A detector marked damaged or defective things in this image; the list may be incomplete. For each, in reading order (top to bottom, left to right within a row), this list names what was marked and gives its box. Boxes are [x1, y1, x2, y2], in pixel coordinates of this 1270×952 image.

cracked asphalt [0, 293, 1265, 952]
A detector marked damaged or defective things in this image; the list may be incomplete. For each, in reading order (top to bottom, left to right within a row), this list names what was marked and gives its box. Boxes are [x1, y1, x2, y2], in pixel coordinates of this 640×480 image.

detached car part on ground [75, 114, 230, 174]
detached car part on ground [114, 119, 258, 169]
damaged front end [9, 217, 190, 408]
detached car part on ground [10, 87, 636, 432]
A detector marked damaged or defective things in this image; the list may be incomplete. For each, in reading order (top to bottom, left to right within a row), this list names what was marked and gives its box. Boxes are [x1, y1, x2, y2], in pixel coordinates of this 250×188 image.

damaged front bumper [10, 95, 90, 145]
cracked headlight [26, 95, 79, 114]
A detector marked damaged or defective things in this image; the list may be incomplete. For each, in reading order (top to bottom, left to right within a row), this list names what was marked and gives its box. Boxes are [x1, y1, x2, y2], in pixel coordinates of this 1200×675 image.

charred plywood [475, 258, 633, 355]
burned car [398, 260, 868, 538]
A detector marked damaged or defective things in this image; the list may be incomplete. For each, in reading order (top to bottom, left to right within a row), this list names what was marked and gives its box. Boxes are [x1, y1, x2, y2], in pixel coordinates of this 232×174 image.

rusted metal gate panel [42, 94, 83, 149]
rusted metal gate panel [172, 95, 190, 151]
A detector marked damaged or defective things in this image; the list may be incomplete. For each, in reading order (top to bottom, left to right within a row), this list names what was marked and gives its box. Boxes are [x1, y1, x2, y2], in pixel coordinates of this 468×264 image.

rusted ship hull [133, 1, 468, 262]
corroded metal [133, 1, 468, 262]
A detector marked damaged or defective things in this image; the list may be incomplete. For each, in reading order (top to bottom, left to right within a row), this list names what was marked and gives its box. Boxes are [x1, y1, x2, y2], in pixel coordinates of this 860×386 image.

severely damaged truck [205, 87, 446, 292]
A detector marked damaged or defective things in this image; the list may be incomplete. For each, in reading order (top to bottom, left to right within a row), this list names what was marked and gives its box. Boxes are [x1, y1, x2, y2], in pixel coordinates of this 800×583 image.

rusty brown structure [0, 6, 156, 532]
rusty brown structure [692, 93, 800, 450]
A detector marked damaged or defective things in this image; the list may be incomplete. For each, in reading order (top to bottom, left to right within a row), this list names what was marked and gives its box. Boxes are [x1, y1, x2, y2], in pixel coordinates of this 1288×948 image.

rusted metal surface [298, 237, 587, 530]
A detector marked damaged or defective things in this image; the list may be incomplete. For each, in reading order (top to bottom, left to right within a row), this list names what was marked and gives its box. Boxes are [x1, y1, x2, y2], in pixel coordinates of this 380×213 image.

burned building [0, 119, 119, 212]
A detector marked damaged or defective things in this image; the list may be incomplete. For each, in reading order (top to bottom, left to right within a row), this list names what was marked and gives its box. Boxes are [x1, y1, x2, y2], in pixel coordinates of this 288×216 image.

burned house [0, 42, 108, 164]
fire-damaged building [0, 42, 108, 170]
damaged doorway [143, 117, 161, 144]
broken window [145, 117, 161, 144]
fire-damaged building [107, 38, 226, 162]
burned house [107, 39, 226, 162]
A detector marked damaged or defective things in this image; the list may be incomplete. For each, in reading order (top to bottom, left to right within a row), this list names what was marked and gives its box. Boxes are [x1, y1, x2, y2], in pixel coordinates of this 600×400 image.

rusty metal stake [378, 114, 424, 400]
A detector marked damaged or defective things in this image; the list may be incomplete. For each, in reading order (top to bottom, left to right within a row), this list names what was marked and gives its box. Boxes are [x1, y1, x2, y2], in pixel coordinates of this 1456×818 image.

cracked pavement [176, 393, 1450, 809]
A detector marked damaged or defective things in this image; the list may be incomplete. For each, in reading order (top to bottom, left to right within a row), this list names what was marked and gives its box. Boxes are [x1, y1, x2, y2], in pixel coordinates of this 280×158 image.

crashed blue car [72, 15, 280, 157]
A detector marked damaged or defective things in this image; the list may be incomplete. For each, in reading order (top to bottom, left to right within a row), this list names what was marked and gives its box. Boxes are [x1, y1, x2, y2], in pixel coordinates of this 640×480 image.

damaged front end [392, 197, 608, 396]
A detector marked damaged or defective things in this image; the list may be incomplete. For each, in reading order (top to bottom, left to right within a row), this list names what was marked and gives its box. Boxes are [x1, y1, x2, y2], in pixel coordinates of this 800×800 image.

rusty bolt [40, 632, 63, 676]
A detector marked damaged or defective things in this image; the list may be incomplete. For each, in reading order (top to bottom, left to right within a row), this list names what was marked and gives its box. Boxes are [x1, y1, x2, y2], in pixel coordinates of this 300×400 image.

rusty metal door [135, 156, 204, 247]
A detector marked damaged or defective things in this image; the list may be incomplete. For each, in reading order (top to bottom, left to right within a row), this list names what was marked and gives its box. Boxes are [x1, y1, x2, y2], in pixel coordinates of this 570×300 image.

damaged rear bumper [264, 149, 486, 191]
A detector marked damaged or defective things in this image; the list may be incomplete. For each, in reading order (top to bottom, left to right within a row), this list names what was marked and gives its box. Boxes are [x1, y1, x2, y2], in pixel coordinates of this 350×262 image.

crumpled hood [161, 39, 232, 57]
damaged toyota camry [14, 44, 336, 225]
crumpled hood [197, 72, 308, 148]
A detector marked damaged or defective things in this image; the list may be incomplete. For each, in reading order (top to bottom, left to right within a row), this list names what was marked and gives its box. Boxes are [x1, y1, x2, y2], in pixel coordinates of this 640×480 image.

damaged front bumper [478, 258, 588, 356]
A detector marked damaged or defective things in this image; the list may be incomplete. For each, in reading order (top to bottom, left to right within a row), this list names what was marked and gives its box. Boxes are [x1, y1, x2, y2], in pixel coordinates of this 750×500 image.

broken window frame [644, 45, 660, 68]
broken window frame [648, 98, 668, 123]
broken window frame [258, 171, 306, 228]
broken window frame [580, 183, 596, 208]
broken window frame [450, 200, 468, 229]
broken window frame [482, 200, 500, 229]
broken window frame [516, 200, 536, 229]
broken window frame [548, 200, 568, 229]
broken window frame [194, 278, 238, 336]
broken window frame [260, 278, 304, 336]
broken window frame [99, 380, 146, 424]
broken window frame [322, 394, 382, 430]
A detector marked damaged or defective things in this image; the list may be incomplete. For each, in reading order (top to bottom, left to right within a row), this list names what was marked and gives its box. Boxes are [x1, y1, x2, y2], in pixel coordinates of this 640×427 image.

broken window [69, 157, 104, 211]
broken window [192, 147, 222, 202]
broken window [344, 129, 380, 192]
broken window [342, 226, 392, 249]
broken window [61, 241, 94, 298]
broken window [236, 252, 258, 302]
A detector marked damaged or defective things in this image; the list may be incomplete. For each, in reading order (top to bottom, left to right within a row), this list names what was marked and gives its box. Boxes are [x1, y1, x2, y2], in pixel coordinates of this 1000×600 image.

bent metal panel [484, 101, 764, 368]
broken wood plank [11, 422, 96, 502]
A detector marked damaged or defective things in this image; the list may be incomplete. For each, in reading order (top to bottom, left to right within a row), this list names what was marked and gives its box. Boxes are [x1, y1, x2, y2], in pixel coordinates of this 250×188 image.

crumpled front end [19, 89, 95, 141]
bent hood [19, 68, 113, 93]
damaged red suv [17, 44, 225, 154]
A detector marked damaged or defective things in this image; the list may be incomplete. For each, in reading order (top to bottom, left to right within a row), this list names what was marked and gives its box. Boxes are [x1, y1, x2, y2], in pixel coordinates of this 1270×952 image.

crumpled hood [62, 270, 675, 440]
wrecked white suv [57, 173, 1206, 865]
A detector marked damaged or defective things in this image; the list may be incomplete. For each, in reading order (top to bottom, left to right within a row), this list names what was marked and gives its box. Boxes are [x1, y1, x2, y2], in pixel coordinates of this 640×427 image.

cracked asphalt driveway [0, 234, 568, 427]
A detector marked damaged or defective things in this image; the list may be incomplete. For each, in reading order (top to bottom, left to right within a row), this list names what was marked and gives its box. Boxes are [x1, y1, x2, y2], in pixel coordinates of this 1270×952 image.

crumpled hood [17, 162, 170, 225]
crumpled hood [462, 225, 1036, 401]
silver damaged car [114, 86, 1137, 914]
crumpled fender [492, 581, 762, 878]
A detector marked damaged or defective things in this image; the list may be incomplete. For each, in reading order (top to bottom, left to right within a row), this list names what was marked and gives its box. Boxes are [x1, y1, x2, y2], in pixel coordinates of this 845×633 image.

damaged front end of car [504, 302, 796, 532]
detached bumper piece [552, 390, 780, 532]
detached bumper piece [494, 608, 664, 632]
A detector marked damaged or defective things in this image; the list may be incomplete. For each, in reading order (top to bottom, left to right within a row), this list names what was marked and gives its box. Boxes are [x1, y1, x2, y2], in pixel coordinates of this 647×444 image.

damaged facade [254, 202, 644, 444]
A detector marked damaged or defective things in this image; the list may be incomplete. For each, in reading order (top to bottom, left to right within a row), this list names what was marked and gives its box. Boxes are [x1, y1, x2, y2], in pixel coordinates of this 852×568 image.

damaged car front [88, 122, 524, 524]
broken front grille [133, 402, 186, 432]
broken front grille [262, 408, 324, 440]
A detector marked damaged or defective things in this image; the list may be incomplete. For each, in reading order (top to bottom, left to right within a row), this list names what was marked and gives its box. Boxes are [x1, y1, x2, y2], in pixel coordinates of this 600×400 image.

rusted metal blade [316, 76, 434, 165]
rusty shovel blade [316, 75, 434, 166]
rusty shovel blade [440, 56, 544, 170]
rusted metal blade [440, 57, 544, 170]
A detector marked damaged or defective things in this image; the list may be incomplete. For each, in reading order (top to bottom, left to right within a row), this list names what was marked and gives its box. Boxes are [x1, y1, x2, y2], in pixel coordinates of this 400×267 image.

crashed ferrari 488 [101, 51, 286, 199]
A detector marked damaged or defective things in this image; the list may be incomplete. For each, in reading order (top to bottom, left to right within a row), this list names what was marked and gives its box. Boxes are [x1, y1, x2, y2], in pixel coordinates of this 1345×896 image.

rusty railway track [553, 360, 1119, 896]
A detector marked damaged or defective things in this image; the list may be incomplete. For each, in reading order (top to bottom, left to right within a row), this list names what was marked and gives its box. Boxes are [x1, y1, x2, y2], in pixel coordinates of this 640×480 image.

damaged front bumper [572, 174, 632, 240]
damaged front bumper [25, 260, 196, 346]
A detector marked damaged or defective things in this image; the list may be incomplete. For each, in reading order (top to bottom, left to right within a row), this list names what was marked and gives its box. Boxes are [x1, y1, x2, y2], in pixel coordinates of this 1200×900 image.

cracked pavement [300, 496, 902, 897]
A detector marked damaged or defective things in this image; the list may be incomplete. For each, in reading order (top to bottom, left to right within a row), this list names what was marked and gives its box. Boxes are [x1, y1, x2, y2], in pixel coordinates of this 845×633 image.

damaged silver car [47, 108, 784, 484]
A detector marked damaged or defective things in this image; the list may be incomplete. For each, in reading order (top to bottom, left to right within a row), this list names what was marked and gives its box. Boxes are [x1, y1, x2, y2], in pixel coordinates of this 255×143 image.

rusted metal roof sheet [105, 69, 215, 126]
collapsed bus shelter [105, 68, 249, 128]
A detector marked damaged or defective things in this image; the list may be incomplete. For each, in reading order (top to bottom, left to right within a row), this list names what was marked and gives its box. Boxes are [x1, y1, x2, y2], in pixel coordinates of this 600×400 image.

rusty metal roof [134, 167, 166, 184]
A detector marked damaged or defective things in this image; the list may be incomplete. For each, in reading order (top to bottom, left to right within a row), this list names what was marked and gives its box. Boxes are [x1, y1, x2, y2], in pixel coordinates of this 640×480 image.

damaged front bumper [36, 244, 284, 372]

**What to work on:** Please turn the records, starting at the very beginning and ending at the line that contains "cracked asphalt [0, 293, 1265, 952]", into a JSON list of strings with one string per line and blank lines left out.

**Answer:**
[
  "A detector marked damaged or defective things in this image; the list may be incomplete. For each, in reading order (top to bottom, left to right within a row), this list names what was marked and gives its box. Boxes are [x1, y1, x2, y2], in pixel coordinates of this 1270×952 image.",
  "cracked asphalt [0, 293, 1265, 952]"
]